■ What is expected ■
Show each line of the following material that contains the word "recessed".

■ Dataset records ■
————————
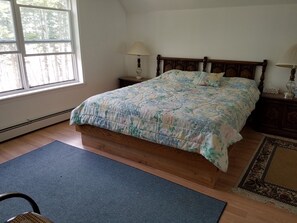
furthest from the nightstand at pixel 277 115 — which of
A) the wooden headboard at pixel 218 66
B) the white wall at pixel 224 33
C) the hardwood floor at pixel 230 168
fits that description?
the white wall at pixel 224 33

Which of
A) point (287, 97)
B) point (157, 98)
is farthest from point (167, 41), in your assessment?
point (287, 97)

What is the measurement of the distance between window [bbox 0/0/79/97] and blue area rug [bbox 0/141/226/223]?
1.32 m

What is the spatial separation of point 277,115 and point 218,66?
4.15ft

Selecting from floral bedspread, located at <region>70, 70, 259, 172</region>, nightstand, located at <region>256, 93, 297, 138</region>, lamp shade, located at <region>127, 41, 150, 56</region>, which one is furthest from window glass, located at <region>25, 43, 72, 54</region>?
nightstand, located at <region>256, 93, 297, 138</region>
————————
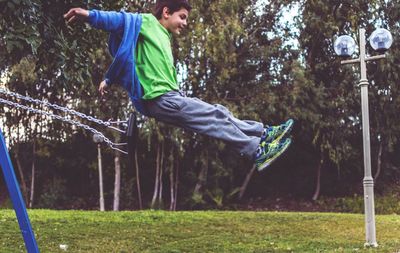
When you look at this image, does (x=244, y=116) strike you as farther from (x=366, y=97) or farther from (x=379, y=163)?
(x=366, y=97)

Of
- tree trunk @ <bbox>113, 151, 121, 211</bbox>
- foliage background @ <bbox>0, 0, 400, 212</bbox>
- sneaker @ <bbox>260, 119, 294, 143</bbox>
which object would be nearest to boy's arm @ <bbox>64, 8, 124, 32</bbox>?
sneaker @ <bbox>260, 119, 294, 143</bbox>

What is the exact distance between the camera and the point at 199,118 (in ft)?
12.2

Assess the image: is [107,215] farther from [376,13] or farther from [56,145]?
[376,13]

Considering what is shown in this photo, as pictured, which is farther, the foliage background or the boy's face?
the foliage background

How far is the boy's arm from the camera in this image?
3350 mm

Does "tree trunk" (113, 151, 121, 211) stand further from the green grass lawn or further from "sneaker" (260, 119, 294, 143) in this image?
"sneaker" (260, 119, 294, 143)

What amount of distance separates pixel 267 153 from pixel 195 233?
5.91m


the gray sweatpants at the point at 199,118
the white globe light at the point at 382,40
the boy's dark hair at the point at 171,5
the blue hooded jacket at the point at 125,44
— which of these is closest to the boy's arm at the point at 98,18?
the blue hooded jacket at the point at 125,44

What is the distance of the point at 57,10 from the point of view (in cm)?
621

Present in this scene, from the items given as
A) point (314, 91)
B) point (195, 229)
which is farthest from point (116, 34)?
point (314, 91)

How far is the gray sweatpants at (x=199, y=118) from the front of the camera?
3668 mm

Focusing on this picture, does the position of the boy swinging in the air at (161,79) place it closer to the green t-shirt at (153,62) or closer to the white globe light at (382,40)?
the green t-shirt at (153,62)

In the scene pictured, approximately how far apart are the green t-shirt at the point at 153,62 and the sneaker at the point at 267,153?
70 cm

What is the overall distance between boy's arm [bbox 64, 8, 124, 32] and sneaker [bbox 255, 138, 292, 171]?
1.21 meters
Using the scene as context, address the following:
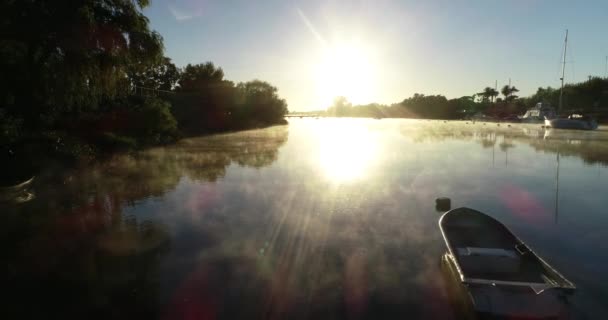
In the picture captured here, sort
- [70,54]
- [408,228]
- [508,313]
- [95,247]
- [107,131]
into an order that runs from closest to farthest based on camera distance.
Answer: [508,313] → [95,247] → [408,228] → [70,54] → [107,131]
————————
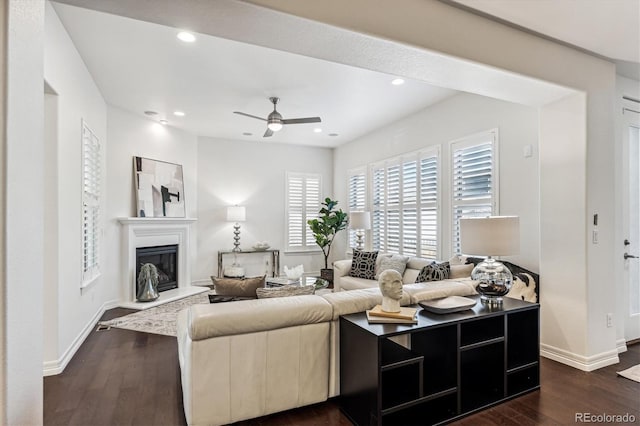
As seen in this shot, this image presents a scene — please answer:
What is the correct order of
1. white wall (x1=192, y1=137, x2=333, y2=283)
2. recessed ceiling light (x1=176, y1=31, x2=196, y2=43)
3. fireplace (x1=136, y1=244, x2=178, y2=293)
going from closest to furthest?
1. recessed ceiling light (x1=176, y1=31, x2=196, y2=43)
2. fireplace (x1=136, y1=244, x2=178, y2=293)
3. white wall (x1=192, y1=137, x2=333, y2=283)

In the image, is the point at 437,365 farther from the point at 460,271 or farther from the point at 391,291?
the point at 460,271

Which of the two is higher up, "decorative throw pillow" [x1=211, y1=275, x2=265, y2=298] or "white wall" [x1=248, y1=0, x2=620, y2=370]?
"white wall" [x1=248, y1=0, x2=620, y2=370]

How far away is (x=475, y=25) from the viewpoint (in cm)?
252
————————
■ Reply ■
2. recessed ceiling light (x1=176, y1=31, x2=196, y2=43)
1. recessed ceiling light (x1=176, y1=31, x2=196, y2=43)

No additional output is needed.